Residential Mortgages on Buy-to-Let Properties

Arrears

At end-June 2013, there were 148,529 residential mortgage accounts for buy-to-let properties held in the Republic of Ireland, to a value of €30.6 billion. Of this total stock of accounts, 30,326, or 20.4 per cent, were in arrears of more than 90 days. This compares with 29,369 (19.7 per cent of total) that were in arrears of more than 90 days at end-March 2013. The outstanding balance on BTL mortgage accounts in arrears of more than 90 days was €8.7 billion at end-June, equivalent to 28.5 per cent of the total outstanding balance on all BTL mortgage accounts.

The number of accounts that were in arrears of more than 180 days was 25,587 at end-June 2013, reflecting a quarter-on-quarter increase of 3.3 per cent. This compares to an increase of 4.9 per cent recorded in Q1, relative to Q4 2012. Meanwhile, the number of accounts in arrears of over 360 days increased by 5.6 per cent during Q2 2013. At end-June 2013, 19,218 BTL accounts, or 12.9 per cent of the total stock, were in arrears of over 360 days. The outstanding balance on these accounts was €5.9 billion at end-June, equivalent to 19.2 per cent of the total outstanding balance on all BTL mortgage accounts. There was a decrease of 3.8 per cent in the number of early arrears cases during the second quarter of the year. The number of BTL mortgage accounts in arrears of less than 90 days was 9,622 at end-June, or 6.5 per cent of the total stock.

Restructuring Arrangements

A total stock of 21,563 BTL mortgage accounts were categorised as restructured at end-June 2013, reflecting an increase of 0.3 per cent from the stock of restructured accounts reported at end-March 2013. Of the total stock of restructured accounts recorded at end-June, 61.1 per cent were not in arrears, while 77.4 per cent were meeting the terms of their restructure arrangement. A total of 5,808 new restructure arrangements were agreed during the second quarter of the year. Interest only arrangements and reduced payment arrangements (interest plus some capital) continued to account for the majority of restructures in place for BTL mortgages (approximately 63 per cent). The data on arrears and restructures indicate that of the total stock of 39,948 BTL accounts that were in arrears at end-June, 8,381, or 21 per cent, were classified as restructured at that time.

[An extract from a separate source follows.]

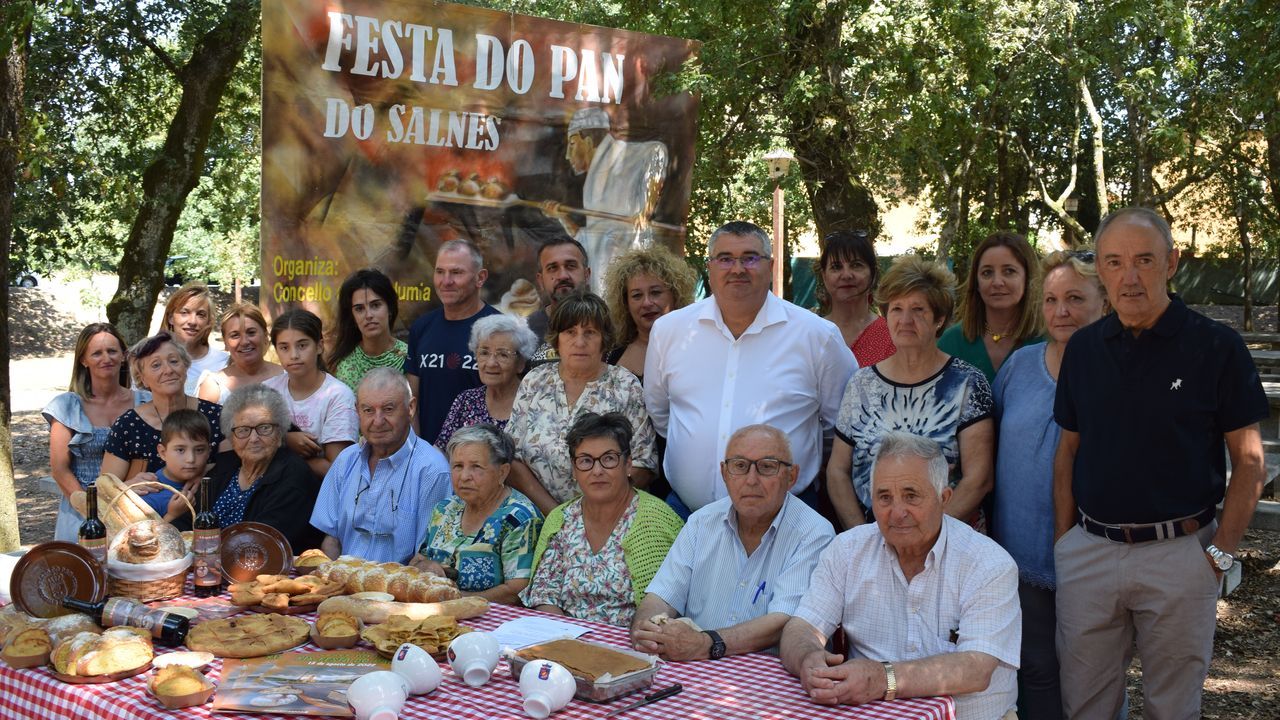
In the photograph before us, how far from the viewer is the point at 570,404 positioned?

Legal Proceedings and Repossessions

There were 479 BTL properties in the banks’ possession at the beginning of Q2 2013. A total of 75 properties were taken into possession by lenders during the quarter, of which 15 were repossessed on foot of a Court Order, while the remaining 60 were voluntarily surrendered or abandoned. During the quarter 52 properties were disposed of. As a result, lenders were in possession of 502 BTL properties at end-June 2013.

Annex 1: Mortgage Arrears Data and Further Information

The mortgage arrears data, along with a set of explanatory notes, are available in the Mortgage Arrears section of the Statistics portal of the Central Bank of Ireland website: http://www.centralbank.ie/polstats/stats/mortgagearrears/Pages/Data.aspx.

The Central Bank of Ireland has produced a number of consumer guides to assist consumers who are in arrears or facing arrears, including

  • Mortgage Arrears - A Consumer Guide to Dealing with your Lender;
  • Mortgage Arrears - Frequently Asked Questions; and
  • Guide to Completing a Standard Financial Statement.

The above guides, that include information on the protections that are available to consumers in financial difficulty, are available to download from the consumer information section of the Central Bank website.


 

[1] The figures published here represent the total stock of mortgage accounts in arrears of more than 90 days, as reported to the Central Bank of Ireland by mortgage lenders. They include mortgages that have been restructured and are still in arrears of more than 90 days, as well as mortgages in arrears of more than 90 days that have not been restructured.

[2] Arrears capitalisation is an arrangement whereby some or all of the outstanding arrears are added to the remaining principal balance, to be repaid over the life of the mortgage.

[3] This includes first-time restructures and further modifications of existing restructures.